EXERCISE DIRECTIONS:
In the review below, which book provides the monster's sentimental education?

ARTICLE:
BMCR 2000.10.08

Plutarch’s Lives: Exploring Virtue and Vice

, Plutarch's lives : exploring virtue and vice. Oxford: Clarendon Press, 1999. xx, 423 pages ; 23 cm. ISBN 019815058X. £55.00.

When Frankenstein’s monster turns up in the hut of the poor old man — and I am talking of Mary Shelley’s version, not Mel Brooks’ — cultural education is the novel’s evident agenda, both for the monster and for us. The old man has only three books, but how many do you need to civilize a monster? For religious feeling — a necessary starting point — there is Milton (a very Romantic and radical gesture this, to turn to the high peaks of poetry rather than the more obvious choice of the Bible). For sentimental education there is Goethe’s The Sorrows of Young Werther (it would have to be Goethe for anyone in Shelley’s circle). And for everything else? Plutarch. History, morality, science — Plutarch has it all. He sums up a whole world of Western knowing, a stupendous body of work which, like Milton or Goethe, has the power to make a monster transcend himself.

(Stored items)

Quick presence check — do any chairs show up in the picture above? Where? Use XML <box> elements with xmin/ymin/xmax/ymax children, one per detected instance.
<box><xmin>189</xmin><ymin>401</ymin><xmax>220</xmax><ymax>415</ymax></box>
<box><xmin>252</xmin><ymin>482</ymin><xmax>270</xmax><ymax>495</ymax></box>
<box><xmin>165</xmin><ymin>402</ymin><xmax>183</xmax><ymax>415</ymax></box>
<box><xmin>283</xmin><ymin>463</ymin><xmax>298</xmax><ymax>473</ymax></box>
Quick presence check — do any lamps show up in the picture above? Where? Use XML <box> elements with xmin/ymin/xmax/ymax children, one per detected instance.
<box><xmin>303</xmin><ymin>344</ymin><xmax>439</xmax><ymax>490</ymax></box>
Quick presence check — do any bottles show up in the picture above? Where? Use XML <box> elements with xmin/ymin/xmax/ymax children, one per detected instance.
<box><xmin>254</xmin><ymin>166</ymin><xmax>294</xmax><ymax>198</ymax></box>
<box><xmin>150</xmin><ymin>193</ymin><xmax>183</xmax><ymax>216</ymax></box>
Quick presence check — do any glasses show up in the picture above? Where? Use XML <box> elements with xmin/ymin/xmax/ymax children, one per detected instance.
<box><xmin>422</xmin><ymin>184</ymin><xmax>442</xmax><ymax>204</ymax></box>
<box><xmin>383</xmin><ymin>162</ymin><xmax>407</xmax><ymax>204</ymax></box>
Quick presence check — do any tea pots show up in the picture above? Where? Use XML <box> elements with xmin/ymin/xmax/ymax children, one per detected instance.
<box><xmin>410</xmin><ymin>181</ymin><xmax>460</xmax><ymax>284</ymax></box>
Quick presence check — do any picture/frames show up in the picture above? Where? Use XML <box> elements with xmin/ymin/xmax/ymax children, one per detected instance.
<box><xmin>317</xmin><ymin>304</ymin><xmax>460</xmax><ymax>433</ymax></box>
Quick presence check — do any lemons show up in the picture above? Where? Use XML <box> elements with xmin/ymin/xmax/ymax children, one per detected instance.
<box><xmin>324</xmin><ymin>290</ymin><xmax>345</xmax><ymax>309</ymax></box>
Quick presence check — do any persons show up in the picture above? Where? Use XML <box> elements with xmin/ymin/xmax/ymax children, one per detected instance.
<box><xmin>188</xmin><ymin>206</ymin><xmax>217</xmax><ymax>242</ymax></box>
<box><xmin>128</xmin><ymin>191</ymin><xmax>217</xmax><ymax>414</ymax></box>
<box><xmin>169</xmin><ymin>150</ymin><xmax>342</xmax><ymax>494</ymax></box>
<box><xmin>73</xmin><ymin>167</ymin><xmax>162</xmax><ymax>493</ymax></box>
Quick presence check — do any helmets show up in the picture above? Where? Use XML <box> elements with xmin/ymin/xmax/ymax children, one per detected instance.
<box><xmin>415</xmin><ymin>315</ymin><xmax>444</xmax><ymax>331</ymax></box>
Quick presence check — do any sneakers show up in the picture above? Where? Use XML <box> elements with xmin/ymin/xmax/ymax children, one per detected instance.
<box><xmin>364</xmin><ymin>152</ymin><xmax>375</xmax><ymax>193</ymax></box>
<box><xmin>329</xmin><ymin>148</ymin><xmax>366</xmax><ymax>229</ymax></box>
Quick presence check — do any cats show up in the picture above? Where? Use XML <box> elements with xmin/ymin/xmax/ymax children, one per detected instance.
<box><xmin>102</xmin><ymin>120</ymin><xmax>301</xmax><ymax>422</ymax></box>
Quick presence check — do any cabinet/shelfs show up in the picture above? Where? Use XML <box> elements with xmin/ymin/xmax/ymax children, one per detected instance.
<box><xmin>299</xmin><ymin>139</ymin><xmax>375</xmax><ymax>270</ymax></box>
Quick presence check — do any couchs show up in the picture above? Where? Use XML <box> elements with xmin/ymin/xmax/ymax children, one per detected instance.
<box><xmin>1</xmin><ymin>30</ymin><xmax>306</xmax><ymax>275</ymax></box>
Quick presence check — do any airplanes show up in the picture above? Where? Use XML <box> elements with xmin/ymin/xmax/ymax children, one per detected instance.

TASK RESPONSE:
Goethe's The Sorrows of Young Werther.